We thank thee that this truly unprecedented capitalism, solely by its own strength, brilliance and dogged determination, has lifted so many unworthy multitudes out of poverty, both within its own borders and far beyond them, even unto Africa and Europe and America - even as our own want of faith in Beijing, and undue harshness towards its legitimate mistakes, have begun to plunge us back into a conceivably still worse poverty.

We humbly beseech thee to grant us true repentance, and Beijing's holy spirit, that we may once again strive to be some small part, however unworthy, of that glorious, inevitable and impregnable post-human Future which the People's Republic has so kindly undertaken to build alike for us, and for all humankind, unto all ages. Amen.

(Edited.)

12 April 2020

A Kind of Prayer for Easter

As the title suggests (make sure you're sitting down), I'm really not very good at this sort of thing. Which means that "getting it better" is not going to be just a matter of trying harder. Also, please excuse what may seem like the unnecessary length - these are trying times, and I'm learning by fits and starts, if at all. Anyhow, here goes:


Divine Father, we who were hardly expecting this interruption have been hardly prepared for it. We who were so unstoppable have become all but immobilized. We strong ones who once loomed so large and competent over the whole earth have shrunk back to our familiar spaces, so that now we seem small and helpless even to ourselves. Please don't let us forget this passing moment - and this abiding reality - of our smallness and helplessness. And all the more so as we prepare to resume one day our "normal"  routines. Let us not again become so big and overwhelming, so fast and furious, as to be daunted by nothing else in this world that is, after all, of Your creation, not ours. Let us remember who we are, and who You are (verse 3). 

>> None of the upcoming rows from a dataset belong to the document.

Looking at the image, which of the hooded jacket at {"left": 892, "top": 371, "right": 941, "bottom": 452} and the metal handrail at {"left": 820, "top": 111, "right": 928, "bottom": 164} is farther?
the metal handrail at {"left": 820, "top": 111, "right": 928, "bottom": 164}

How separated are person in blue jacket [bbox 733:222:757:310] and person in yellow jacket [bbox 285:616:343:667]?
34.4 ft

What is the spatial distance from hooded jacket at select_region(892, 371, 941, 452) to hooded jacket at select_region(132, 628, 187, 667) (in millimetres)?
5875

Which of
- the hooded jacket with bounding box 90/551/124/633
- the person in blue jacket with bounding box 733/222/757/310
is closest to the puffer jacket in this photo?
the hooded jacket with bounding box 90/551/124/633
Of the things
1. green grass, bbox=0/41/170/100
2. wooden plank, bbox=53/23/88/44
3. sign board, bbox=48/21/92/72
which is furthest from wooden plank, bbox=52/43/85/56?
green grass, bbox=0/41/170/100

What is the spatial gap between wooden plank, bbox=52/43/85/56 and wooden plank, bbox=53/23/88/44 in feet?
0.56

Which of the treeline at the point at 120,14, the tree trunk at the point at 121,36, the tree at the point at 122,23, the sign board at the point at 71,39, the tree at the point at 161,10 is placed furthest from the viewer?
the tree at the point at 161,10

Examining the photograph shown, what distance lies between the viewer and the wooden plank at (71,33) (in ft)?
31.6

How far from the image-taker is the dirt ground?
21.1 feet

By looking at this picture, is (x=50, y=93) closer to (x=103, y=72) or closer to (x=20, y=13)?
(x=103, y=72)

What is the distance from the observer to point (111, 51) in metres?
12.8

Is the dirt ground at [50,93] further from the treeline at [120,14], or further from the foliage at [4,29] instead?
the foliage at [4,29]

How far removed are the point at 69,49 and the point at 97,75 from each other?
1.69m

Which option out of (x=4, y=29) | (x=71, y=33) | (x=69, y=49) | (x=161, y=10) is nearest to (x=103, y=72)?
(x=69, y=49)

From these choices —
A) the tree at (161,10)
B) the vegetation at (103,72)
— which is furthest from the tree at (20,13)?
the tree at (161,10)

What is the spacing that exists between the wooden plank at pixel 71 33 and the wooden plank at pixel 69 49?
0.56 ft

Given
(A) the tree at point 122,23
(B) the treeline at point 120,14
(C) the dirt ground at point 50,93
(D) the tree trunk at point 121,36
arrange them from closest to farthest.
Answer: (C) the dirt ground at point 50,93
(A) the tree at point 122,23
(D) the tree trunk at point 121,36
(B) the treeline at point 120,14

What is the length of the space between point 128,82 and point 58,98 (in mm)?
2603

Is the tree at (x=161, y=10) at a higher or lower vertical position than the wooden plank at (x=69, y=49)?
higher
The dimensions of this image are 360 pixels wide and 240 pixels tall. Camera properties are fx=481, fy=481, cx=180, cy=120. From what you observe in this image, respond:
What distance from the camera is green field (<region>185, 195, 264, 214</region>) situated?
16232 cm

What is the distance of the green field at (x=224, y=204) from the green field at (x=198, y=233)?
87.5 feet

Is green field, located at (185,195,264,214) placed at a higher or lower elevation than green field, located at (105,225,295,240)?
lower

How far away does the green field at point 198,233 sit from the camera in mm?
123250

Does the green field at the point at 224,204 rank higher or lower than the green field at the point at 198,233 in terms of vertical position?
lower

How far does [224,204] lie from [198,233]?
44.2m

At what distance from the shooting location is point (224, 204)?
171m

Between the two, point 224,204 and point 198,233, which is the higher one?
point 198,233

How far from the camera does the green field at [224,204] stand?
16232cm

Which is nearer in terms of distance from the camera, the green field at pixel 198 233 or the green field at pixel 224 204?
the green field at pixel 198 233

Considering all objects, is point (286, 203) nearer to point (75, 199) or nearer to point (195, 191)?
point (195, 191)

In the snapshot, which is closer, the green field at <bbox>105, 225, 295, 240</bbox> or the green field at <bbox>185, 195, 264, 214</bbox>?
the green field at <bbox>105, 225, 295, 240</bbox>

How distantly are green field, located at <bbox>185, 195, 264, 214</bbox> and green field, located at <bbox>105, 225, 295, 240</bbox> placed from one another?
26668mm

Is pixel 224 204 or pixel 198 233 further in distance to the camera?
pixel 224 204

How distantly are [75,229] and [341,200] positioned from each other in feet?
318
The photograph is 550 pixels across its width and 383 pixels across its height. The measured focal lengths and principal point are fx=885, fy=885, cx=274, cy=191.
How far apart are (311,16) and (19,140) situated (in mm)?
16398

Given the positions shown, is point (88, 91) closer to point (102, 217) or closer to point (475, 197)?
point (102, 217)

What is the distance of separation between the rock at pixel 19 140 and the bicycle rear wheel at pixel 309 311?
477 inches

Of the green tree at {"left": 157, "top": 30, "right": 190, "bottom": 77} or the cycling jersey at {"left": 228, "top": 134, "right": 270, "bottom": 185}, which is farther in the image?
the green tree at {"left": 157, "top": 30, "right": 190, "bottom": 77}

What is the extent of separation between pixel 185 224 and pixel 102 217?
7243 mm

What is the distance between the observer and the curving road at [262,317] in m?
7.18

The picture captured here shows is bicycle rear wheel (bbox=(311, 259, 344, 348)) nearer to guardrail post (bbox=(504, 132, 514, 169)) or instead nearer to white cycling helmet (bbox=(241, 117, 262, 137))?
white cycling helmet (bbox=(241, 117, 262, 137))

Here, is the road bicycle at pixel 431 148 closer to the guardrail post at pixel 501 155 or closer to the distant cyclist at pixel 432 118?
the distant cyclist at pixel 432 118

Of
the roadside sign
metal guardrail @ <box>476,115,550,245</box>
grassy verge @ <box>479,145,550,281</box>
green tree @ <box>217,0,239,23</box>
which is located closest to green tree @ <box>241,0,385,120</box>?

Console the suffering and the dying with that stillness of Your presence that searches, convicts, loves and nurtures all things. Prepare them for Your bosom. Likewise those who care for and minister to them. Deliver us all from this self-inflicted morass into which we slid so quickly, and from which now we seem to be emerging so very slowly. Those of us who will live on, may we thank You for allowing us some small share in Your Passion during this strangest of all Lents. Make our own rising from this ordeal one with Your Resurrection, and thus utterly free - even as Your Resurrection was free - from all boasting, violence, vengeance and triumphalism. Give us the humble joy and gratitude of Your Resurrected Life, not because, but in spite of our eventual return to "full" normality, and because we are undeceived by its seeming triumph.

Let our confidence in ourselves be so much the less, even as we know our only Confidence is in Your Son our Lord, Jesus Christ, who lives and reigns even now, with You and the Holy Spirit, one God for ever and ever. Amen.